PHILIPS reported a near-tripling in third-quarter net profit yesterday, beating forecasts and pushing its shares to their highest since mid-2010 after two years of cutting costs, selling weak businesses and targeting new products at emerging markets.
The Dutch firm, once known for its audio and video products, has shifted its focus towards the fast-growing healthcare equipment and energy-efficient lighting sectors, bowing to competition from a plethora of Asian companies as consumer entertainment evolved to mobile internet devices.
Third-quarter net profit climbed to €281m (£238m) from €105m a year ago, while sales rose three per cent on a comparable basis to €5.62bn.
Philips has made €856m in total gross savings to date as part of its overhead cost reduction plan, of which €183m was realised in the third quarter.

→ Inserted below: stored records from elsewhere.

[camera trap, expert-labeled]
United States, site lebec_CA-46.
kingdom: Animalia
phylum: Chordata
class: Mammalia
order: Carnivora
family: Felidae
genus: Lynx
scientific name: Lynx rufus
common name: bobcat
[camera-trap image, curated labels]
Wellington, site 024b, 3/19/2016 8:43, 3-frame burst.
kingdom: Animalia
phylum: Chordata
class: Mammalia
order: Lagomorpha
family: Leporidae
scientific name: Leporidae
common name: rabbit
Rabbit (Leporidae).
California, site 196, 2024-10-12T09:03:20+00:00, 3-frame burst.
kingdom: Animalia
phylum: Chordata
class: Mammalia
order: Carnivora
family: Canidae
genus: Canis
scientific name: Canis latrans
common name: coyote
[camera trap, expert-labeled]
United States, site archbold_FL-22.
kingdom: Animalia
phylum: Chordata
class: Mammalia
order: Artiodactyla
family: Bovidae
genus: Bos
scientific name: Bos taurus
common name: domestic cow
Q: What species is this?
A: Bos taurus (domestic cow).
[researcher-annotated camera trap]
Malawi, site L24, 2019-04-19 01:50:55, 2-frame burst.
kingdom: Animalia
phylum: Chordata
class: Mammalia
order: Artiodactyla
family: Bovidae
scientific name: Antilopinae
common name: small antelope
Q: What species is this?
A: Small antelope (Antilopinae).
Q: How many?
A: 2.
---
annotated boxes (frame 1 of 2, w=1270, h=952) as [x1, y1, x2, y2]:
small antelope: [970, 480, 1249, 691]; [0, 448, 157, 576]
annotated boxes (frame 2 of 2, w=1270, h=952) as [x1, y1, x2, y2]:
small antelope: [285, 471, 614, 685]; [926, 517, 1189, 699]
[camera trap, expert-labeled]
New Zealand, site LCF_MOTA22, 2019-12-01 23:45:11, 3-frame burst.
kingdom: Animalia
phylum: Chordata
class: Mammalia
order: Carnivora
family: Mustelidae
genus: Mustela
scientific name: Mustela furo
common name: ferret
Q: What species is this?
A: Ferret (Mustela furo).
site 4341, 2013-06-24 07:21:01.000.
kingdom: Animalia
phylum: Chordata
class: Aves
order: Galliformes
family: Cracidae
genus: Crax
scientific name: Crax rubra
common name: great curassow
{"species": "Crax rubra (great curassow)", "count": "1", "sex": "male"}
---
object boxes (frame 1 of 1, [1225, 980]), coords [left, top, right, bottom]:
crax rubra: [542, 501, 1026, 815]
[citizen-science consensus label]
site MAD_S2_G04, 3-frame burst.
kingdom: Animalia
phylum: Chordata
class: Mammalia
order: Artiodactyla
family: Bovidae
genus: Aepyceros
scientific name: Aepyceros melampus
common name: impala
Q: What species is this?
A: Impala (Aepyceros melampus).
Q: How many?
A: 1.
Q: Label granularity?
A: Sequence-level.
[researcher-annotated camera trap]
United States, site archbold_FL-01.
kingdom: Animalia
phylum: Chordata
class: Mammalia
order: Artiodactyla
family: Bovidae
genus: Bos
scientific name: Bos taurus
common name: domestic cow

Chief executive Frans Van Houten said Philips was committed to achieving its financial targets this year of sales growth between four and six per cent, a margin on earnings before interest, tax and amortisation (Ebita) of 10 to 12 per cent and a return on invested capital of 12 to 14 per cent.
But he warned the company was still at risk from turbulence in the United States over healthcare reforms because of the impact this has on hospitals placing orders for medical equipment.
Ebit for the consumer business rose nearly 50 per cent to €116m in the third quarter, from €78m a year ago, while for the lighting division, ebita surged more than five times to €177m, from €32m.
Shares jumped more than five per cent to hit €25.73, the highest level since mid-2010.